▸ Metin Bölümü:
Türk Dilinin Yaşı Sorunu
Türklük bilimi konuları içinde, birçok farklı görüşün ve tezin ileri sürüldüğü konulardan biri de Türkçenin kaç yaşında olduğudur. Ortaya atılan görüşler içinde, kuşkusuz dikkate değer olanlar vardır; fakat biz, bu alanda çok önemli bir gelişme sağlayarak Türkçenin tarihi gelişimi hakkında farklı bir ivme kazandırmayı başaran Osman Nedim Tuna'nın çalışmasını temele alarak, siz değerli araştırmacılarımızı bilgilendirmeye çalışacağız.

▸ Çalışma Konuları:
A - Türk dilinin yaşıyla ilgili metnin başlığındaki kelimeleri sırasıyla yazın.
B - Türk dilinin yaşıyla ilgili metinde, okuru bilgilendirmek için kimin çalışması temel alınıyor?

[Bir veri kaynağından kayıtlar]

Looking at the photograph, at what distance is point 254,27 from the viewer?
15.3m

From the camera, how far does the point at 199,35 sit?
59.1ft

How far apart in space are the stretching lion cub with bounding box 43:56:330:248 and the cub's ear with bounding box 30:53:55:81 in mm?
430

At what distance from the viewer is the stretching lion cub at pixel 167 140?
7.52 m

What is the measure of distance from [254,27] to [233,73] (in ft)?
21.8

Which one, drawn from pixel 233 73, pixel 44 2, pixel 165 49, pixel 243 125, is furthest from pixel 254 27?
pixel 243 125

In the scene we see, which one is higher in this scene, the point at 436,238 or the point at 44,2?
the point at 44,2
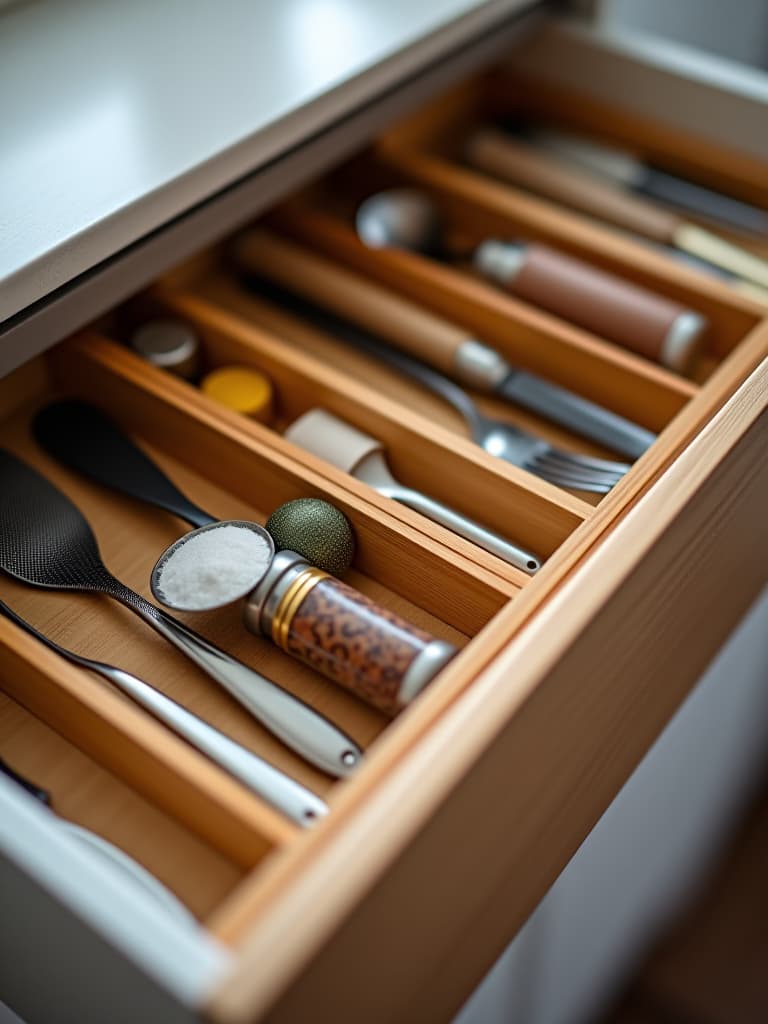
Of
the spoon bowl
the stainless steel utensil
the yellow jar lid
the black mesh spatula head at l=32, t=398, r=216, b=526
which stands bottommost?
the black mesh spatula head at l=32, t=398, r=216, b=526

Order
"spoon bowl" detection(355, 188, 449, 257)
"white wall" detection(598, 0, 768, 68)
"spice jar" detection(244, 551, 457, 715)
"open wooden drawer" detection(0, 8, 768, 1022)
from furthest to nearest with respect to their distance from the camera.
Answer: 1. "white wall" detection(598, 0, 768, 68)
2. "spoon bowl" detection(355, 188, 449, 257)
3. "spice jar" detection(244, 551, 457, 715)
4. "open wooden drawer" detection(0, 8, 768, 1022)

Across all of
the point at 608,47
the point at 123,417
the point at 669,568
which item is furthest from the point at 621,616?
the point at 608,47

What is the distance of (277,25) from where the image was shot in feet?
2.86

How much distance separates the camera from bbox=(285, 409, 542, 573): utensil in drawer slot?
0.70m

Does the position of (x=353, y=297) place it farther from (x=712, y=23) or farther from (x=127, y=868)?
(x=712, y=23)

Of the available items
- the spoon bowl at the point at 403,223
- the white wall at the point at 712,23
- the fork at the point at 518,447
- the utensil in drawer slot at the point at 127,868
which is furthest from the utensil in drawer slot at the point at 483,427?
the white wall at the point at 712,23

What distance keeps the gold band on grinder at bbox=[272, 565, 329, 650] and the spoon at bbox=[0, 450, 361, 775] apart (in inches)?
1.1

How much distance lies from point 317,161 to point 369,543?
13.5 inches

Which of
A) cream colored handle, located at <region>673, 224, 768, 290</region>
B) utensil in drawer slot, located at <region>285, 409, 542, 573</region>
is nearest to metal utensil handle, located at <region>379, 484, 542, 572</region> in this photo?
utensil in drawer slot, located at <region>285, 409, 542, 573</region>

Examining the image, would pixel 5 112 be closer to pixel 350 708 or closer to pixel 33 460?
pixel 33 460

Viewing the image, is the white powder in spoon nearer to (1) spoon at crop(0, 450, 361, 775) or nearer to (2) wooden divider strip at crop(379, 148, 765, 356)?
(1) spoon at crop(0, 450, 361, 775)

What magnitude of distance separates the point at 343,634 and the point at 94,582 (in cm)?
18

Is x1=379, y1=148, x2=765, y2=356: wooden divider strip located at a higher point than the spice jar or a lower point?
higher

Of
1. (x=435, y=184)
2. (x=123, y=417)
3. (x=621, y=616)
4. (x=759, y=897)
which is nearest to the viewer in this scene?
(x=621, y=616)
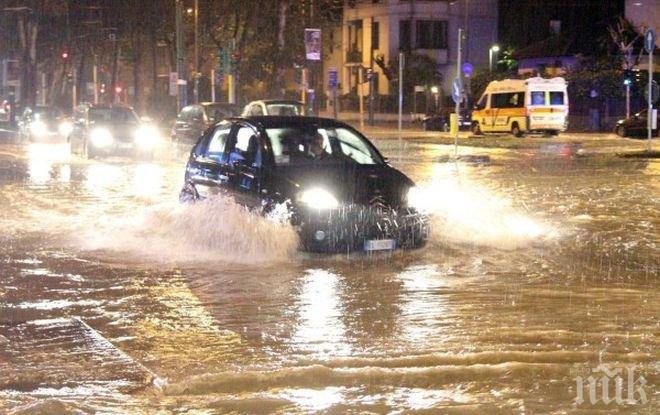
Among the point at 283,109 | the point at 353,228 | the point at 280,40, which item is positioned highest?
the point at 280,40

▸ Çözümlü Yanıtlar:
A - Türk, Dilinin, Yaşı, Sorunu

B - Osman Nedim Tuna'nın çalışması.